@Emperor I actually tweeted that jokingly the other day, when I was really pissed off about us no longer having a space program in the USA. I think we could do it.
[whoa, spending lots of time at home makes me prone to increasing postiness. XD]
was just thinking that a project like this could/should be linked with projects like figshare. perhaps there's already a n infrastructure to build upon?
Thanks for the link with figshare, that not something i was familiar with.
I'm currently musing over the reasons why potential donors might visit a sight like kickstater. They're all platforms that depend on the project proposer to attract people to their page,
- either frends and family and the like which seems particualrly prevelant on the projects i looked at on funding4learning. - online networks, the people who know the people you know on facebook - or tapping into some larger pre-existing community, such as a a charity, or tapping into some popualr need, like Diaspora.
if i put my totally-ignore-the-practical-issue-blue-sky-thinking-engine-hat on, i wonder if a different model, that generates content that people want to see (never mind what that is...) that then points people in the direction of the donating page, or at least the projects section of the website. like a new scientist magazine, with the articles about the projects? or a resource or a community that draws in the traffic...so, only need to come up with a first class content or service idea, simples...
of course, if you want to move research-funding from big pockets to "average people" - or at least to some degree make it more accessible and visible to them - you will want to have some content that actually explains what's this or that research is aiming for and give regular reports. having the scientists themselves do this is, usually, not such a good idea.
therefore, considering your proposal to "generate(s) content that people want to see" one possibility is to have a "science for the masses" style show on your frontend. y'know something that's not all experts talking expertly about expert matters, but a baseline approach to the subject matter without (!) selling it short.
that's not very original, but feasible. and potentially promising.
been toooo long since i last looked in on this - started a masters course and suddenly have less time. stilll collecting ideas and thoughts about this though.....recent thought was inspired by something i had to read for uni - 'the WEIRDest people in the world' (BEHAVIORAL AND BRAIN SCIENCES (2010) 33, 61–135) (google scholar this and you should be able to find a free pdf...) - where WEIRD stands for Western Educated Industrial Rich Democtratic - basically lamenting the fact that all but a couple of percent of psychology studies are done with university undergraduates, usually psych students themselves, because a) testing within such a limited sample limits generalisatibilty, especially were putative 'human universals' are concenred and b) this specific sample may be totally unrepresentative as its an outlier were some cross-cultural data does exist.
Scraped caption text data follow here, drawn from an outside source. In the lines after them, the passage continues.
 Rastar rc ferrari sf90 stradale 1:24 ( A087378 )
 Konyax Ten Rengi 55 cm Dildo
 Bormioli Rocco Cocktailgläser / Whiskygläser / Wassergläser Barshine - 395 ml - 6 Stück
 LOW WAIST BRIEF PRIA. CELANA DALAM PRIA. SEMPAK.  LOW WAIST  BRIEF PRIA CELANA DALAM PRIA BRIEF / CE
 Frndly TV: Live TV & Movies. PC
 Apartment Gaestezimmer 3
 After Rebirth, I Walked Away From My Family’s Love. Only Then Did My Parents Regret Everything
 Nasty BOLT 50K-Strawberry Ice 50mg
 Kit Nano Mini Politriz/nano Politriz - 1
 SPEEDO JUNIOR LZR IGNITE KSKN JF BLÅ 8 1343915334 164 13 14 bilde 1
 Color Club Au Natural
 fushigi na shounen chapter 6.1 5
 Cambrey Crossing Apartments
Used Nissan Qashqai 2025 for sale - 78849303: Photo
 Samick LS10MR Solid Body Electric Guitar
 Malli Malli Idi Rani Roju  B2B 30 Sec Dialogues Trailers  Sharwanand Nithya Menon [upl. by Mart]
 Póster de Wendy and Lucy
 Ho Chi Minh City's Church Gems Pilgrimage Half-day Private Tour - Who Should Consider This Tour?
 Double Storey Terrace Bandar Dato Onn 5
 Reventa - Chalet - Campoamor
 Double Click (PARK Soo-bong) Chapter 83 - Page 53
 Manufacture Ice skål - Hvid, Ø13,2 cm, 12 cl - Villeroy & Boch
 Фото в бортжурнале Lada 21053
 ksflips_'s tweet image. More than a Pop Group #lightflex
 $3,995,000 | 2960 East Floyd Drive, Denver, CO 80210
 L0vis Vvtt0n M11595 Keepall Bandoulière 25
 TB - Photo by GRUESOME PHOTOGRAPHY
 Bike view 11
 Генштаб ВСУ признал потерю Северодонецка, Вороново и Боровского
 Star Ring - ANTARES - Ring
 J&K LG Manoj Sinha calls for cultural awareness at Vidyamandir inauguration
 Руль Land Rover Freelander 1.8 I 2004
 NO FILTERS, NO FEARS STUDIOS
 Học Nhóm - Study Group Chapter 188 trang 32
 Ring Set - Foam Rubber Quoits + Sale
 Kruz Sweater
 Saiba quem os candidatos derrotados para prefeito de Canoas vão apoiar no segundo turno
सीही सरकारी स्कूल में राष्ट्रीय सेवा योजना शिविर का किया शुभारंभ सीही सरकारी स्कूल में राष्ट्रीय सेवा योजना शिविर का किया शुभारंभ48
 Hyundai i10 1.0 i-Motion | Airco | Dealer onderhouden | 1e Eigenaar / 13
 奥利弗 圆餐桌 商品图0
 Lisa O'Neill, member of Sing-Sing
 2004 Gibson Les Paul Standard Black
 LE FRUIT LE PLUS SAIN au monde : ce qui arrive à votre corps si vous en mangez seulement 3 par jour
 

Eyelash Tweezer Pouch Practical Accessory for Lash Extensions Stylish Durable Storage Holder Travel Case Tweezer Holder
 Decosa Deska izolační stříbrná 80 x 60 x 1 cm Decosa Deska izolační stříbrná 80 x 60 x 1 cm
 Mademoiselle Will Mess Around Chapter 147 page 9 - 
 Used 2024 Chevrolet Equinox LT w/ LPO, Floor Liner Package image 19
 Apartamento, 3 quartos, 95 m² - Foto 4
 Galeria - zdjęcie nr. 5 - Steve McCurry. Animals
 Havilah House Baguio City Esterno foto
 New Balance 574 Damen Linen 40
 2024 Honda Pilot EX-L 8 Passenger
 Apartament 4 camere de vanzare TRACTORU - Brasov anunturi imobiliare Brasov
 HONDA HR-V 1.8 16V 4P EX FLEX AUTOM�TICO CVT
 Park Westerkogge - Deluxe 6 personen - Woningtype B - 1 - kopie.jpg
It occurs to me that some of the problem stems from practical difficulties that mihgt be more within the range of kickstarter-style amounts - eg: funds from which participants can be paid for their time, a local translator can be payed for, plane tickets etc...and maybe another/alternative string in the bow might be the maintian networks that might be interested in things like this...
A kickstarter-like site for science. They state their goal as "To fund research in new ways and to connect everyone to the excitement of doing science".